Agencies will know later this month how much more they will have to pay for security clearances to the National Background Investigations Bureau. The NBIB will meet...
Agencies will be paying more for security clearances in fiscal 2017 and 2018 as the National Background Investigations Bureau (NBIB) moves into initial and then full operating capability.
Jim Onusko, the transition leader of the NBIB at the Office of Personnel Management, said the 2017 pricing schedule for security clearance should be finalized later this month.
“The cost factors is multi-dimensional. One of the things the NBIB already has been able to do is get the cost cycle proactively in advance to better align with the budgeting process,” Onusko said Sept. 7 at the Intelligence and National Security sponsored by INSA and AFCEA in Washington. “As fiscal 2018 moves forward this winter, we plan to roll that back and actually get the prices out sooner to better align with the budgeting cycles with federal agencies. For fiscal 2019, it will actually be in the summer so next July the fiscal 2019 pricing will be projected as well.”
Onusko said part of the delay for 2017 is the NBIB plans to award a contract to increase vendor support around investigations to help further address a backlog of security clearance cases that has ballooned to more than 500,000 over the last two years. That contract award has been delayed, but should be made soon.
“Developing those pricing protocols are very complicated. You have to look at the risk and cash flow the NBIB will be taking in that regard. The prices also reflect the level of capacity the customers are willing to pay for and put on that equation. The higher the price, the more capacity you can put on so to speak, the more investigative service providers can put on the streets and the timelier those investigations are,” he said. “There is a wide range of prices that are proposed to the federal community. Those are gotten together through official forums with customer agencies and they provide feedback on what their needs are and the timeliness. Certainly, the prices have increased dramatically.”
Onusko said the price increase may be only for the short term as the NBIB hits initial operating capability on Oct. 1 and moves toward full operations. He said the investments in technology and big data tools should help reduce the costs of security clearances over time.
“The thing about growing IT capabilities and such is you have to invest in that before you see the returns,” he said. “I’m not sure the prices will dramatically increase in the near future as a lot of capacity is put on to neutralize this backlog. But for the future, I see where good performance metrics, accountability, this business process reengineering effort to optimize the process and then you incorporate the big data and you minimize the level of shoe leather you put on the street — not eliminate it because there always will be that need — you certainly can see prices stabilize.”
He said future pricing also will depend on the demand, which also will be influenced by new vetting policies, federal investigative standards and the new tiered structure.
This isn’t the first time agencies faced an increase in the cost of security clearance processing. Back in July 2015, the Office of Personnel Management retroactively charged agencies more for security clearance processing to help offset costs of the massive data breach that impacted 21.5 million current and former federal employees and their families. The Defense Department, which has the most employees with security clearances, paid more than $132 million extra in 2015.
Clearancejobs.com published a chart in January outlining the increase in costs in a range of 18 percent to 118 percent between 2015 and 2016.
Bill Evanina, the national counterintelligence executive in the Office of the Director of National Intelligence, said the funding burden should no longer be carried by agencies.
“I think we need to get away from the fee-for-service construct. I think background clearances are so important for where we are now and where we are moving in the future and the ability to bestow that trust on the employee is so important, I think it should be funded by Congress,” Evanina said. “We only have 4 million-plus of these in the government. We don’t have that many. A lot of the agencies in the intelligence community and folks that have designated authority to do it on their own, it’s part of their budget process which they get from Congress. There is no reason OPM and NBIB shouldn’t have a line item cost provided by Congress to eliminate the entire pricing structure so you minimize, if not eliminate, ebbs and flows in pricing, and OPM’s current inability to future cost and then all the customers would be able to at least functionally budget for the prioritization of their clearances.”
Evanina said he’s hopeful more lawmakers will support this idea of paying for security clearances, especially if the NBIB eventually becomes an independent agency.

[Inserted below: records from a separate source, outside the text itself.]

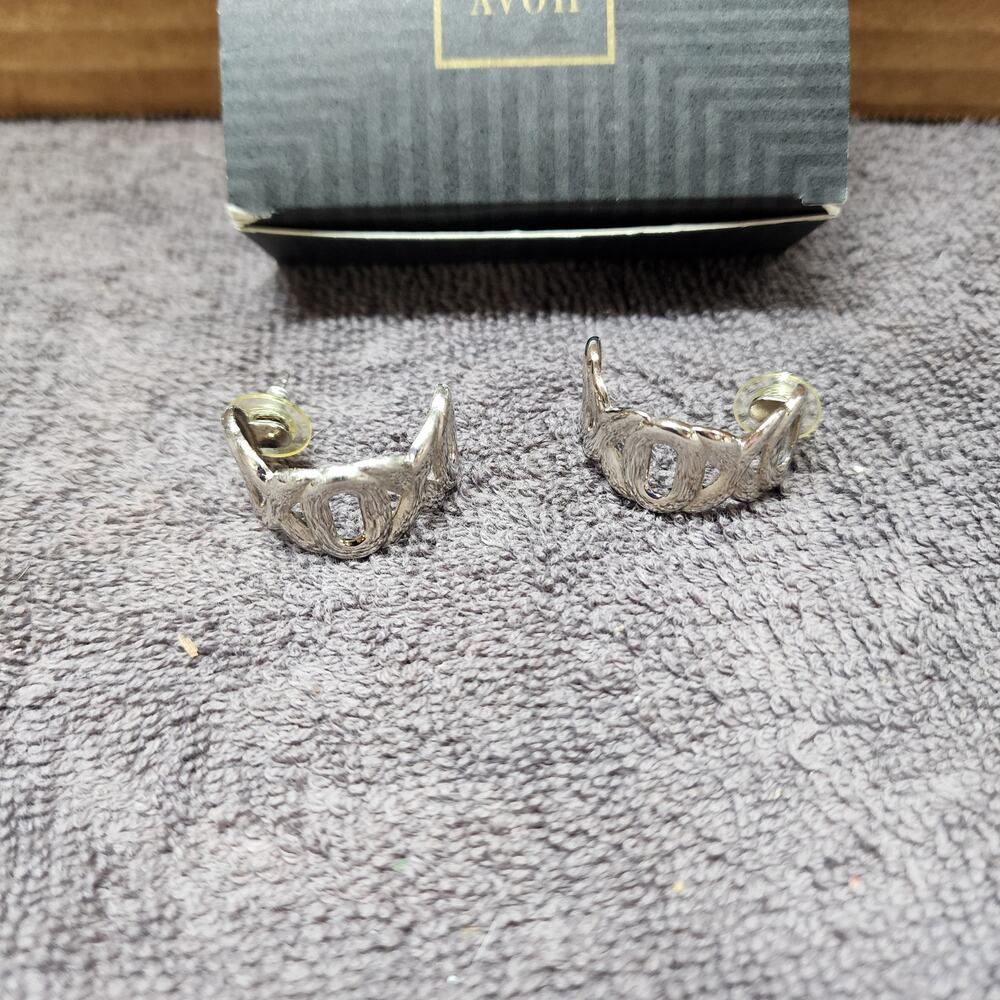 Vintage Avon love hoop earrings silver tone XOXO B34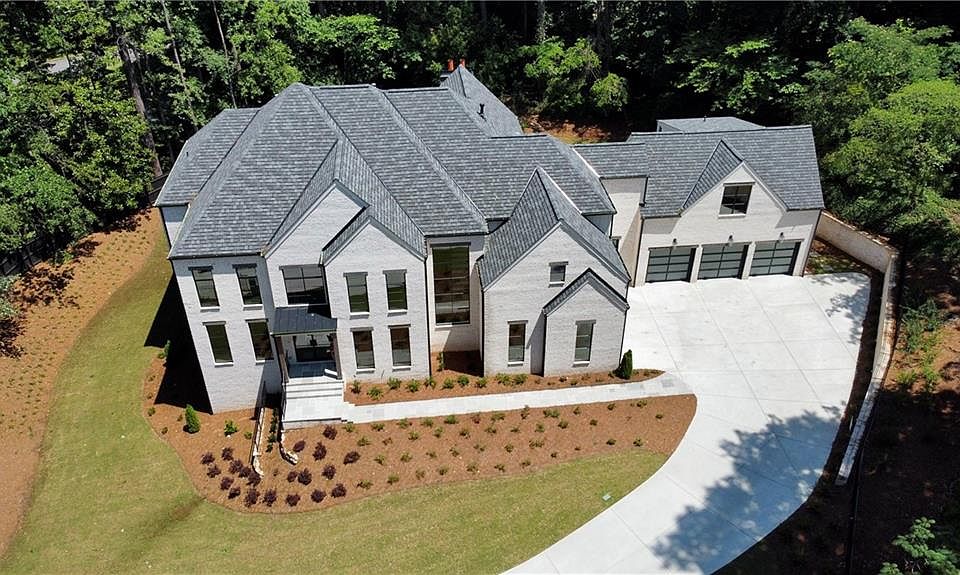 524 Carol Way, Sandy Springs, GA 30327 | MLS #7240179 | Zillow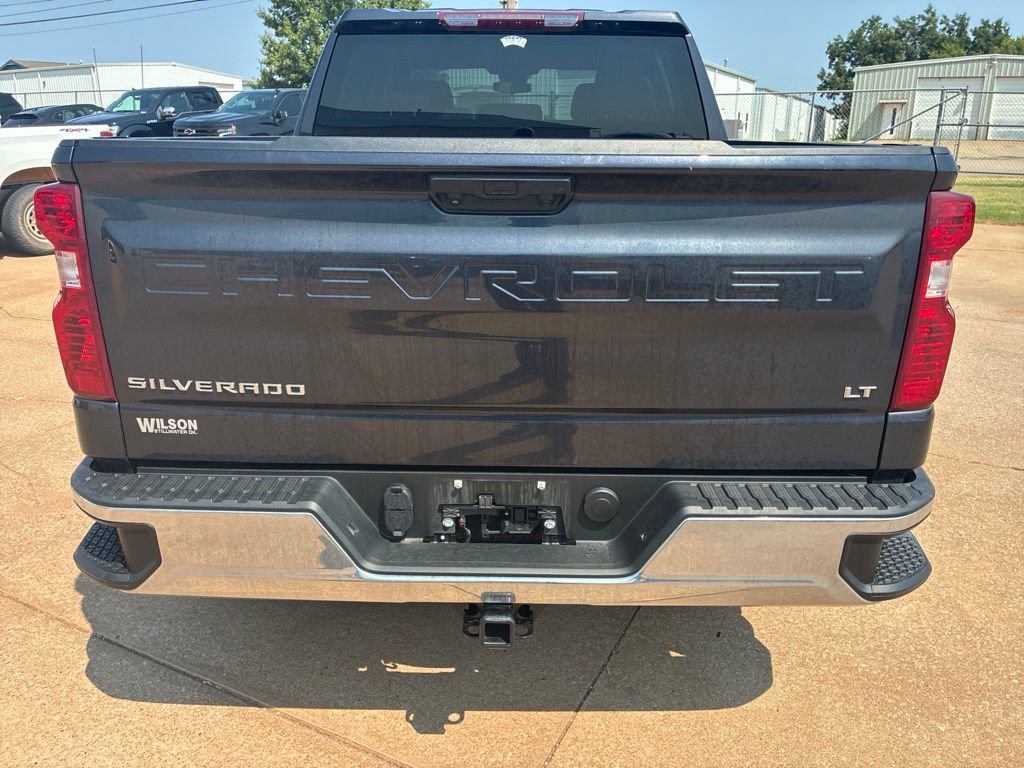 Used 2022 Chevrolet Silverado 1500 LT AWD/4WD image 6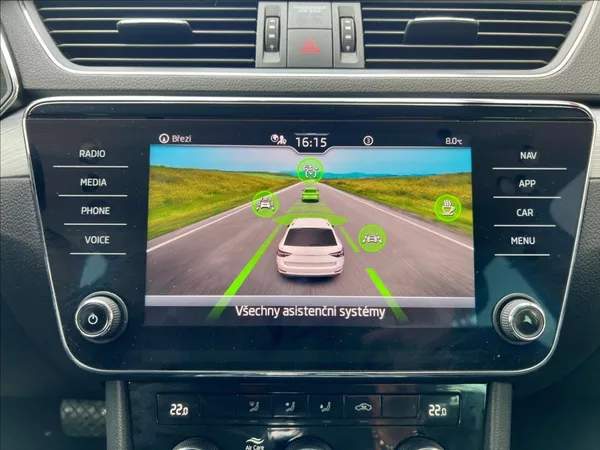 Škoda Superb 2,0 TDI DSG VIRTUAL ACC ZÁRUKA - foto 35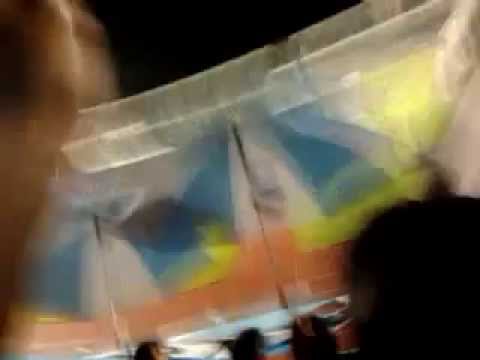 "Ole Ole Ole Soy Celeste" Barra: La Vieja Escuela &bull; Club: Bolívar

Doug Thomas, a former intelligence community official and now director of counterintelligence operations and corporate investigations at Lockheed Martin, said changes to the way agencies conduct security clearance evaluations will impact cost over the long run. He said the move to continuous evaluation and the use of big data will require fewer investigators on the street.
Onusko said the transition team is working with the Performance Accountability Council on pilots around continuous evaluation.
“A cost analysis really needs to be done. As you harbor in big data, certainly then you require analysts to analyze that and there is going to be gaps between continuous evaluation and security that will arise from that analysis,” he said. “I don’t know if it will be forgone conclusion that it will be cheaper. But it will certainly be a better future state where we can put a more comprehensive infrastructure in place.”